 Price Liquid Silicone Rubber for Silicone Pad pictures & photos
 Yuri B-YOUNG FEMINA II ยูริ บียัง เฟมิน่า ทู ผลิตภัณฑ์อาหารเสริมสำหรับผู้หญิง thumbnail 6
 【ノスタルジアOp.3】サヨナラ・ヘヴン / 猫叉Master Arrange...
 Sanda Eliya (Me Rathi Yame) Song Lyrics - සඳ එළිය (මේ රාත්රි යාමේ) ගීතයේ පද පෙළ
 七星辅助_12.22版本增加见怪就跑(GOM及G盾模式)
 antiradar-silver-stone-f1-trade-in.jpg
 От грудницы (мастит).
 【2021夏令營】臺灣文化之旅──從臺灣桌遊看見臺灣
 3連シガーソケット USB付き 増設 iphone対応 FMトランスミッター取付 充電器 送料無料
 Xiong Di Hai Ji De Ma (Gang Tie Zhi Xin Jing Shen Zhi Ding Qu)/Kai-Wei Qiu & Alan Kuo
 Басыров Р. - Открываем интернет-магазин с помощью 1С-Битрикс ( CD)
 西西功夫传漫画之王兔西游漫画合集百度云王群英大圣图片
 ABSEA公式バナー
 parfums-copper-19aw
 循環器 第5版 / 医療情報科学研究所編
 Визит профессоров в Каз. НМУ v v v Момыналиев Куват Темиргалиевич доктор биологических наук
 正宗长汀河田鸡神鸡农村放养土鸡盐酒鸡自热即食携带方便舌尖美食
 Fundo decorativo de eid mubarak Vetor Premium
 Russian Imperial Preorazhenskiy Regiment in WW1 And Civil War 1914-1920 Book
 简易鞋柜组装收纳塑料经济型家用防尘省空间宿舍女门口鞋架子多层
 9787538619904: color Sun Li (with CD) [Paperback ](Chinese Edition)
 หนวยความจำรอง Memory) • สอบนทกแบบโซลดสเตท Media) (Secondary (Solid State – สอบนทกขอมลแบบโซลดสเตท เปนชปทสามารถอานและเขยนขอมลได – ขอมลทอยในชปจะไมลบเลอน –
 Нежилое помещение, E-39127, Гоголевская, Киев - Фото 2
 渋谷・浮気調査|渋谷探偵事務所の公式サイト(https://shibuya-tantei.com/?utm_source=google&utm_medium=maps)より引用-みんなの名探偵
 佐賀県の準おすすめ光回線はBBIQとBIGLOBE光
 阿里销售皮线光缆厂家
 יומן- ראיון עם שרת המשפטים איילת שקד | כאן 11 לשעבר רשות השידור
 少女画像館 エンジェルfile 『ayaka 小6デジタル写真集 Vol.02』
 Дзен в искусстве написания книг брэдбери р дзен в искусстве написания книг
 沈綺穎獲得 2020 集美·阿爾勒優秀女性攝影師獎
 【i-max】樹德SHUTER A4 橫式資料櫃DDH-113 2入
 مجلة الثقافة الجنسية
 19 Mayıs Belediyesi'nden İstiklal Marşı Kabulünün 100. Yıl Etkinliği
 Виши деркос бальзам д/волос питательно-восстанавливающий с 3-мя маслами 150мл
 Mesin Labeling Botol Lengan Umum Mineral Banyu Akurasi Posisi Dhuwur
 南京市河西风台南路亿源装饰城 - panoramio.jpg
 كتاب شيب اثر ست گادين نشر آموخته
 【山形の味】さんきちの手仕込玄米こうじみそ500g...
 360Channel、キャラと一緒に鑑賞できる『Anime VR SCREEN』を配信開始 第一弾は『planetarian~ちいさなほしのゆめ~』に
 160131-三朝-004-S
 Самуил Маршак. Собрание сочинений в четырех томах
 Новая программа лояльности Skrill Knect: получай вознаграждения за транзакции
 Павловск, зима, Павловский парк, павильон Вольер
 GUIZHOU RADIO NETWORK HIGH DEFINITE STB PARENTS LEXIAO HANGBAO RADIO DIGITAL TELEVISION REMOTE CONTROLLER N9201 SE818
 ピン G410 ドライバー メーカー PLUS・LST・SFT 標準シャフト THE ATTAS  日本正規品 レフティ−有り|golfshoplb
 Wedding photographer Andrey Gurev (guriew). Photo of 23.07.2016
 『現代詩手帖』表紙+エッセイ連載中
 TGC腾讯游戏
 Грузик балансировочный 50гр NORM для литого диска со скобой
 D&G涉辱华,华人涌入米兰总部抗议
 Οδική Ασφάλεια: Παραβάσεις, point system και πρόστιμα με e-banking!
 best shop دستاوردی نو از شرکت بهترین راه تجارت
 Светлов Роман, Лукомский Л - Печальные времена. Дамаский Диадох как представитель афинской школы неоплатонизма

----

Extract the listing in its entirety and repeat it exactly.

▶ Exercise result
 Price Liquid Silicone Rubber for Silicone Pad pictures & photos
 Yuri B-YOUNG FEMINA II ยูริ บียัง เฟมิน่า ทู ผลิตภัณฑ์อาหารเสริมสำหรับผู้หญิง thumbnail 6
 【ノスタルジアOp.3】サヨナラ・ヘヴン / 猫叉Master Arrange...
 Sanda Eliya (Me Rathi Yame) Song Lyrics - සඳ එළිය (මේ රාත්රි යාමේ) ගීතයේ පද පෙළ
 七星辅助_12.22版本增加见怪就跑(GOM及G盾模式)
 antiradar-silver-stone-f1-trade-in.jpg
 От грудницы (мастит).
 【2021夏令營】臺灣文化之旅──從臺灣桌遊看見臺灣
 3連シガーソケット USB付き 増設 iphone対応 FMトランスミッター取付 充電器 送料無料
 Xiong Di Hai Ji De Ma (Gang Tie Zhi Xin Jing Shen Zhi Ding Qu)/Kai-Wei Qiu & Alan Kuo
 Басыров Р. - Открываем интернет-магазин с помощью 1С-Битрикс ( CD)
 西西功夫传漫画之王兔西游漫画合集百度云王群英大圣图片
 ABSEA公式バナー
 parfums-copper-19aw
 循環器 第5版 / 医療情報科学研究所編
 Визит профессоров в Каз. НМУ v v v Момыналиев Куват Темиргалиевич доктор биологических наук
 正宗长汀河田鸡神鸡农村放养土鸡盐酒鸡自热即食携带方便舌尖美食
 Fundo decorativo de eid mubarak Vetor Premium
 Russian Imperial Preorazhenskiy Regiment in WW1 And Civil War 1914-1920 Book
 简易鞋柜组装收纳塑料经济型家用防尘省空间宿舍女门口鞋架子多层
 9787538619904: color Sun Li (with CD) [Paperback ](Chinese Edition)
 หนวยความจำรอง Memory) • สอบนทกแบบโซลดสเตท Media) (Secondary (Solid State – สอบนทกขอมลแบบโซลดสเตท เปนชปทสามารถอานและเขยนขอมลได – ขอมลทอยในชปจะไมลบเลอน –
 Нежилое помещение, E-39127, Гоголевская, Киев - Фото 2
 渋谷・浮気調査|渋谷探偵事務所の公式サイト(https://shibuya-tantei.com/?utm_source=google&utm_medium=maps)より引用-みんなの名探偵
 佐賀県の準おすすめ光回線はBBIQとBIGLOBE光
 阿里销售皮线光缆厂家
 יומן- ראיון עם שרת המשפטים איילת שקד | כאן 11 לשעבר רשות השידור
 少女画像館 エンジェルfile 『ayaka 小6デジタル写真集 Vol.02』
 Дзен в искусстве написания книг брэдбери р дзен в искусстве написания книг
 沈綺穎獲得 2020 集美·阿爾勒優秀女性攝影師獎
 【i-max】樹德SHUTER A4 橫式資料櫃DDH-113 2入
 مجلة الثقافة الجنسية
 19 Mayıs Belediyesi'nden İstiklal Marşı Kabulünün 100. Yıl Etkinliği
 Виши деркос бальзам д/волос питательно-восстанавливающий с 3-мя маслами 150мл
 Mesin Labeling Botol Lengan Umum Mineral Banyu Akurasi Posisi Dhuwur
 南京市河西风台南路亿源装饰城 - panoramio.jpg
 كتاب شيب اثر ست گادين نشر آموخته
 【山形の味】さんきちの手仕込玄米こうじみそ500g...
 360Channel、キャラと一緒に鑑賞できる『Anime VR SCREEN』を配信開始 第一弾は『planetarian~ちいさなほしのゆめ~』に
 160131-三朝-004-S
 Самуил Маршак. Собрание сочинений в четырех томах
 Новая программа лояльности Skrill Knect: получай вознаграждения за транзакции
 Павловск, зима, Павловский парк, павильон Вольер
 GUIZHOU RADIO NETWORK HIGH DEFINITE STB PARENTS LEXIAO HANGBAO RADIO DIGITAL TELEVISION REMOTE CONTROLLER N9201 SE818
 ピン G410 ドライバー メーカー PLUS・LST・SFT 標準シャフト THE ATTAS  日本正規品 レフティ−有り|golfshoplb
 Wedding photographer Andrey Gurev (guriew). Photo of 23.07.2016
 『現代詩手帖』表紙+エッセイ連載中
 TGC腾讯游戏
 Грузик балансировочный 50гр NORM для литого диска со скобой
 D&G涉辱华,华人涌入米兰总部抗议
 Οδική Ασφάλεια: Παραβάσεις, point system και πρόστιμα με e-banking!
 best shop دستاوردی نو از شرکت بهترین راه تجارت
 Светлов Роман, Лукомский Л - Печальные времена. Дамаский Диадох как представитель афинской школы неоплатонизма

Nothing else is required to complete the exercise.